:: TEXT ::

10.25.2011

Coldplay Produces Shallow Pop Music and I Don’t Even Care [But Maybe I'm Starting to]


This post, from a few years ago, is my argument for why you should listen to Coldplay, how despite any conflicts you feel, just go ahead and listen anyway and enjoy yourself. You can read the more negative (or shall I say critical) post: Why Coldplay Will Never Be a Great Band.

On October 24th, 2011 the British band Coldplay released their fifth studio album Mylo Xyloto (pronounced my-lo zy-letoe, for those used to normal English words). I am a longtime fan of this band (more on that in a moment) but after hearing a few of the songs from the forthcoming album, I am quickly becoming disinterested in them altogether. Their new music is...well...uninteresting. Or is it? In what follows I try to work all that out by meditating on Coldplay’s oeuvre in particular and the merits of pop music in general. We will take on this dismantling of Coldplay in two parts: Part 1 will be in more of a story form and Part 2 will focus on specific aspects of their music.

In the winter of early 2001 I had the great fortune of spending three months in England doing ministry work in schools and church youth groups in three English cities (thanks Dave Jane for the opportunity of a lifetime!). Every month we were stationed at a particular church and we would do a bunch of events focused on youth ministry—teaching religious education classes and putting on morning assemblies in the schools, leading worship, preaching, doing skits, and putting on weekly game nights for the church’s youth group. The first month I stayed in Coventry with the Gibbons family and their son Stephen had a pretty decent CD collection. There was a new British band in his collection that he was sure was going to be one of the few to actually find success in America, much like Oasis, Blur, and Radiohead had done a few years before. That band was Coldplay and the album he had me listen to was Parachutes.

:::
:: EXTRACTED INFORMATION ::

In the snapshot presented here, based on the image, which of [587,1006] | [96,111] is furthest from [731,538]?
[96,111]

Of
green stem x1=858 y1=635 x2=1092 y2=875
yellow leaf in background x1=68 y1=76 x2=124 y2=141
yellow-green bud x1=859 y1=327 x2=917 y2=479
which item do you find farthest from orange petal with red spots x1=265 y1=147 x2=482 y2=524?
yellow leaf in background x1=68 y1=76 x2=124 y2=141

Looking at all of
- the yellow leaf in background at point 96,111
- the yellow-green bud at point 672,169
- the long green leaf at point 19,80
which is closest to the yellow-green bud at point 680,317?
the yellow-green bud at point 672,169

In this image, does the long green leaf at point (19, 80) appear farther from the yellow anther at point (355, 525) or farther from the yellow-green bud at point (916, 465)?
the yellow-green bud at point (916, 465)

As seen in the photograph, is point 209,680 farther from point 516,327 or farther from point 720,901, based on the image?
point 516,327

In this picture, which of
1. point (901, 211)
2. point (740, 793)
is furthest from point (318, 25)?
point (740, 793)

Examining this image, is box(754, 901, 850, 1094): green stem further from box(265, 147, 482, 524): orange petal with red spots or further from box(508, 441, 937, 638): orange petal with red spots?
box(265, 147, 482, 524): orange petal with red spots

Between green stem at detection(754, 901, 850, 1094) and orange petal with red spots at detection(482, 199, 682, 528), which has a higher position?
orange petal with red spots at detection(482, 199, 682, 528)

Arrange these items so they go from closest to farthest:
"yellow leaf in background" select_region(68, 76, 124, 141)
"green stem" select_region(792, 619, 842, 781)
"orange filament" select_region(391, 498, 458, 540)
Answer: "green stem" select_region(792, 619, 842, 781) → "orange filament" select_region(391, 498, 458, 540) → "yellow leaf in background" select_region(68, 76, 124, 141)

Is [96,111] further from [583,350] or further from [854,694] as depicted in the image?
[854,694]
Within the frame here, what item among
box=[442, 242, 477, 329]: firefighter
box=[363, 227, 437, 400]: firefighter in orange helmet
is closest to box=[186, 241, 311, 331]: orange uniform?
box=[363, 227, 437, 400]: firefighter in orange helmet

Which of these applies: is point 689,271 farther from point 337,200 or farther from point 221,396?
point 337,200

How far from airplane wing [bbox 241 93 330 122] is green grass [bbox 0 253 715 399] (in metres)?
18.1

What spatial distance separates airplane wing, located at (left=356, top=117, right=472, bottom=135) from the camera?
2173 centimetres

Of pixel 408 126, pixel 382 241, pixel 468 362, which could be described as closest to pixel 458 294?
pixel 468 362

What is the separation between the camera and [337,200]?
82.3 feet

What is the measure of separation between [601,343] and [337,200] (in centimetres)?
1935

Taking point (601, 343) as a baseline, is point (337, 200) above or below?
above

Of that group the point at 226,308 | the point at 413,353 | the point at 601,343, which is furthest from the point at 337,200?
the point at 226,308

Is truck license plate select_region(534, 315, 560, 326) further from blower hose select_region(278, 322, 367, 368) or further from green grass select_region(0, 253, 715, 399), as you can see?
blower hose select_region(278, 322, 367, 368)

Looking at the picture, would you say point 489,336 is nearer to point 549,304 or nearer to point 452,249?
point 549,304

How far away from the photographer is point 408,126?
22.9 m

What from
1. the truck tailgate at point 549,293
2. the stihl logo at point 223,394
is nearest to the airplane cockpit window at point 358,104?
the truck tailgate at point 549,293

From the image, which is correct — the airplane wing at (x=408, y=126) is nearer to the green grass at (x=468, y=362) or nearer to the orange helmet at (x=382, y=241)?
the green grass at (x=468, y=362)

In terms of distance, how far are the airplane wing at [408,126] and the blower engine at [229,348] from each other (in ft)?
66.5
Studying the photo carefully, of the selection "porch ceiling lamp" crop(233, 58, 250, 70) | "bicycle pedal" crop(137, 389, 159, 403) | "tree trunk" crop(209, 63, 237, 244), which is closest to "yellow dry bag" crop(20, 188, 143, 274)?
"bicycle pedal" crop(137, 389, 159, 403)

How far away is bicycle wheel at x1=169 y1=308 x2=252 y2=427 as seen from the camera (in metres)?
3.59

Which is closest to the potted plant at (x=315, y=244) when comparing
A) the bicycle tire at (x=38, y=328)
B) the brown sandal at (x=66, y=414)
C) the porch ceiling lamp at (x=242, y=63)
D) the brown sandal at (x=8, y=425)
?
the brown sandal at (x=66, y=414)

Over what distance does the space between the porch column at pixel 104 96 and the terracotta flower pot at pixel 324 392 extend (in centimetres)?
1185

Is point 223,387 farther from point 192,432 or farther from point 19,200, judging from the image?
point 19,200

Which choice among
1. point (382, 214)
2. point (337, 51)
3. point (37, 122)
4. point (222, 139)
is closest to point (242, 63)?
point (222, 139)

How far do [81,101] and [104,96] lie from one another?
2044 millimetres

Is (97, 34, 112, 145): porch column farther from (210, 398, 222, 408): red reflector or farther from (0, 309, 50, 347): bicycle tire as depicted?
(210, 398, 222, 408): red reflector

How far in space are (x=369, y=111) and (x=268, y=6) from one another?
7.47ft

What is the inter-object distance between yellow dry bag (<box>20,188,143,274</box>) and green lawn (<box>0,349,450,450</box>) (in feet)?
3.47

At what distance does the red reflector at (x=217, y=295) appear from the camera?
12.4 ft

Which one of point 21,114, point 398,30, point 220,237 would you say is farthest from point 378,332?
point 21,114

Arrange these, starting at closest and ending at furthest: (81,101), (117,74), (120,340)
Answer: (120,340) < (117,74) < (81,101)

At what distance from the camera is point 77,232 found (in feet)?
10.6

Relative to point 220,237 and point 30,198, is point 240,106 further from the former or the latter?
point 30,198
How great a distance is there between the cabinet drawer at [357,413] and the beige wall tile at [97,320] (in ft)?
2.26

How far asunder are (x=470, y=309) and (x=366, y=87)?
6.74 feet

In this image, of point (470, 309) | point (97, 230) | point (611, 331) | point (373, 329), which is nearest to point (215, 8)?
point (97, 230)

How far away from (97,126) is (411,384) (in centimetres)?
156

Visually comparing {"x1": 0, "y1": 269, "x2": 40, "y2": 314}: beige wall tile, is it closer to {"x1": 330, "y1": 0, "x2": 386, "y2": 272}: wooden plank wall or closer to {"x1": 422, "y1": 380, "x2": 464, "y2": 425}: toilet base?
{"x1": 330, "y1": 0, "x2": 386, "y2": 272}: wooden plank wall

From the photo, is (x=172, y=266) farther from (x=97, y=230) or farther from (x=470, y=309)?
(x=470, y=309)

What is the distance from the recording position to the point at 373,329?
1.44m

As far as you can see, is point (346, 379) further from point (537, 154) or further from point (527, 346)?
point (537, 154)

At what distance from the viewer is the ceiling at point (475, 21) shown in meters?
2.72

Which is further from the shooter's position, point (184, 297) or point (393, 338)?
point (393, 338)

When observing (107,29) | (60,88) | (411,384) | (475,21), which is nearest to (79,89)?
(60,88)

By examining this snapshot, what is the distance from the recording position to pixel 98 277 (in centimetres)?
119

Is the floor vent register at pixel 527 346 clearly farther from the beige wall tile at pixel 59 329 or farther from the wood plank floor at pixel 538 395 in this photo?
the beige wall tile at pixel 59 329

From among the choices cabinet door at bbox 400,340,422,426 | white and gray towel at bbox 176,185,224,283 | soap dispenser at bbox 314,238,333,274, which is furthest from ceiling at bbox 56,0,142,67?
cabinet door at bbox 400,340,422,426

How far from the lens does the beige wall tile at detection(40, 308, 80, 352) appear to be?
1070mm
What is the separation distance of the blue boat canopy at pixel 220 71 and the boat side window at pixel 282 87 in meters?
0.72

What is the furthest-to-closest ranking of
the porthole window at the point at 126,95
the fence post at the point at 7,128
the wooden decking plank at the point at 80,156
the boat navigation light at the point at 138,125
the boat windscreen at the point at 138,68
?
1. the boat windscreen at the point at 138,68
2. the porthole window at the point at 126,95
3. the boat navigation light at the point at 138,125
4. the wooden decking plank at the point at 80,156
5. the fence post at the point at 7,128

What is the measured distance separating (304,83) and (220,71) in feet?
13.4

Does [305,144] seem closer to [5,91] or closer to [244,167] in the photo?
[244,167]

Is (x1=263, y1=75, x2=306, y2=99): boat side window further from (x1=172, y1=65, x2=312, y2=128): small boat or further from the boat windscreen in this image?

:::

▸ GOALS:
1. Decide whether each statement below agrees with the Coldplay post. Answer yes or no for each one and quote the words from the post that settle it.
(a) Mylo Xyloto is Coldplay's fifth studio album.
(b) The writer spent six months in England in early 2001.
(c) During the first month, the writer stayed in Coventry.
2. In the Coldplay post, which album did Stephen have the writer listen to?
3. Carry on the Coldplay post from where it stops.

▸ WRITTEN ANSWERS:
1.
(a) Yes: "the British band Coldplay released their fifth studio album Mylo Xyloto"
(b) No: "I had the great fortune of spending three months in England"
(c) Yes: "The first month I stayed in Coventry with the Gibbons family"

2. Parachutes.

3.
I have always been hungry for new and innovative music, but I am not drawn to what is obscure or overly difficult; I have mostly populist tastes. I hope to strike a balance between what is intelligent and pushes boundaries and what can still appeal to the masses. This can range from anything from Bach and Phillip Glass to Sufjan Stevens and Radiohead. While none of the music mentioned in the previous sentence could be considered easy listening, it still appeals (or has the potential to appeal) to a wide range of people.

I purchased a number of CD’s on that trip to England. Other than the many British worship albums I bought that are hard to find in the states, the four CD’s I remember picking up were The Beatles’ compilation 1962-1966, U2’s All That You Can’t Leave Behind, Travis’ The Man Who, and Coldplay’s Parachutes. As a goodygoody youth group kid at the very end of his teens the purchase of this “secular” music was a sign that I was expanding my horizons. While my peers who joined me on the trip experimented by dabbling in chaste quantities of alcohol, I was only interested in “experimenting” with music (I actually started liking Ladysmith Black Mambazo on this trip, one group that actually did expand my musical horizons). What I did not realize at the time was that all of my musical purchases in England were well within the mainstream Britpop spectrum, even the worship music. All of it was safe and rather innocuous--and in a sense Coldplay represents the apex of this kind of music (although it could be argued that artists like Keane and Matt Kearney are even more squeaky clean).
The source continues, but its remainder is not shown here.